Le problème actuel des écologistes, c’est que depuis 2008 on saute d’une crise financière à l’autre. Crise des subprimes aux Etats-Unis, crise de l’endettement des Etats, Espagne, Italie, France, Grèce… personne n’est épargné ou presque. Comme cela va de pair avec un problème mondial de chômage structurel, les manifestations d’indignés se multiplient dans tous les replis de la planète. Quand tous les regards sont tournés vers les indicateurs économiques, comment porter un discours sur l’urgence écologique ? En France, Europe Ecologie-Les Verts ne parle que du nucléaire et de la répartition des sièges de députés, rien d’autre. Le choix d’Eva Joly comme candidate présidentiable, surtout connue pour sa lutte contre la corruption, ne fait rien pour aider. Aussi personne ou presque ne sait que nous allons être confrontés à une crise énergétique énorme qui va balayer toutes nos certitudes croissancistes et modifier de fond en comble notre mode de vie. Ce krach qui nous attend est dû à l’insignifiance des alternatives énergétiques quand prochainement nous aurons conscience du pic pétrolier, gazier, charbonnier… Prenons le cas de la biomasse. La biomasse, c’est l’ensemble des matières organiques d’origine végétale ou animale qui peuvent être transformées en une source d’énergie par combustion, méthanisation ou transformations chimiques (agrocarburant). Non seulement le bois ne peut que répondre à une part infime de nos besoins en énergie primaire, mais son usage industriel est pire que le charbon*.
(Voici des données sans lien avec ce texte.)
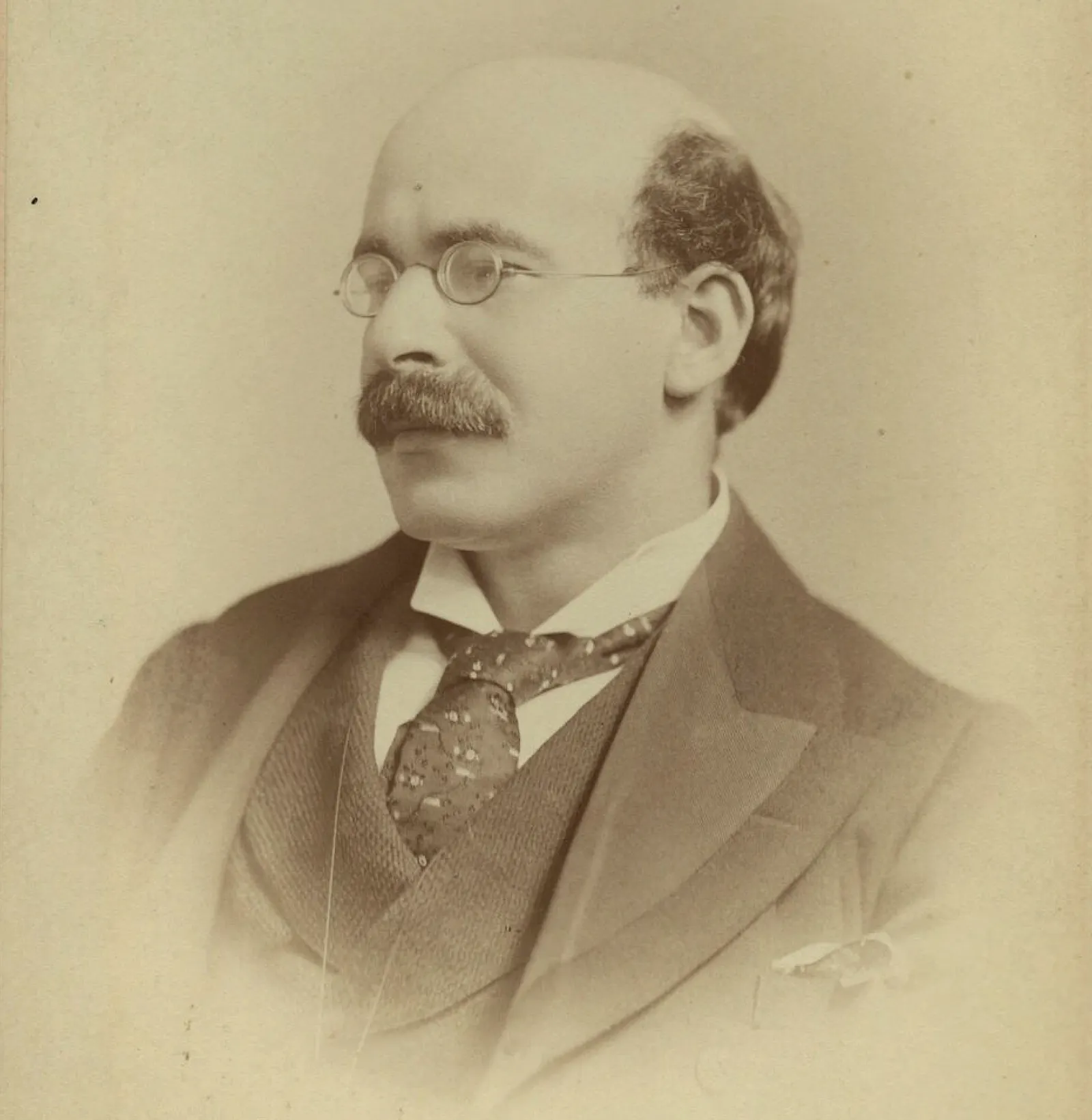 Sir Israel Gollancz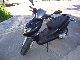 2006 Keeway  F-ACT 45/25 Motorcycle Scooter photo 1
Un récent rapport de Greenpeace, intitulé De la biomasse à la biomascarade, conclut en effet que la ruée vers l’or vert est néfaste tant pour les forêts que pour le climat. Les fabriques à petite échelle ont aujourd’hui laissé place à un usage industriel à grande échelle des forêts naturelles pour la production d’énergie. Or, pour fournir ne serait-ce que 15 % de la production électrique canadienne, il faudrait brûler l’équivalent de tous les arbres coupés en 2008 au Canada. Les nouvelles politiques en faveur de l’industrie de la biomasse réduisent en cendres la possibilité pour la forêt boréale de se régénérer. Au-delà de la déforestation, c’est le climat mondial qui défaille et notre santé qui trinque. Les émissions de CO2 provenant de la bioénergie forestière s’élèvent à 40 mégatonnes par an, chiffre qui dépasse celles du parc automobile canadien en 2009. En ce qui concerne la santé, « la fumée de bois contient toujours au moins cinq carcinogènes humains connus et au moins 26 produits chimiques qui appartiennent à la catégorie des polluants atmosphériques dangereux (…)Les centrales électriques nord-américaines fonctionnant à la biomasse émettent jusqu’à 150 % de plus de CO2, 400 % de plus de monoxyde de carbone irritant pour les poumons, et 200 % de plus de particules fines qui causent l’asthme que celles à charbon pour produire la même quantité d’énergie ».
En conclusion, Greenpeace estime que l’énergie tirée de la biomasse ne doit pas être considérée comme renouvelable et doit rester à petite échelle. L’ONG demande l’interdiction de la récolte d’arbres entiers et l’abandon du principe de « carboneutralité » concernant la biomasse. Nous serons un jour prochain obligés d’aller beaucoup plus loin, instaurer des communautés de résilience qui mettront en place une relative autonomie énergétique et alimentaire pour faire face aux terribles jumeaux de l’hydrocarbure, le pic des énergies fossiles et le réchauffement climatique.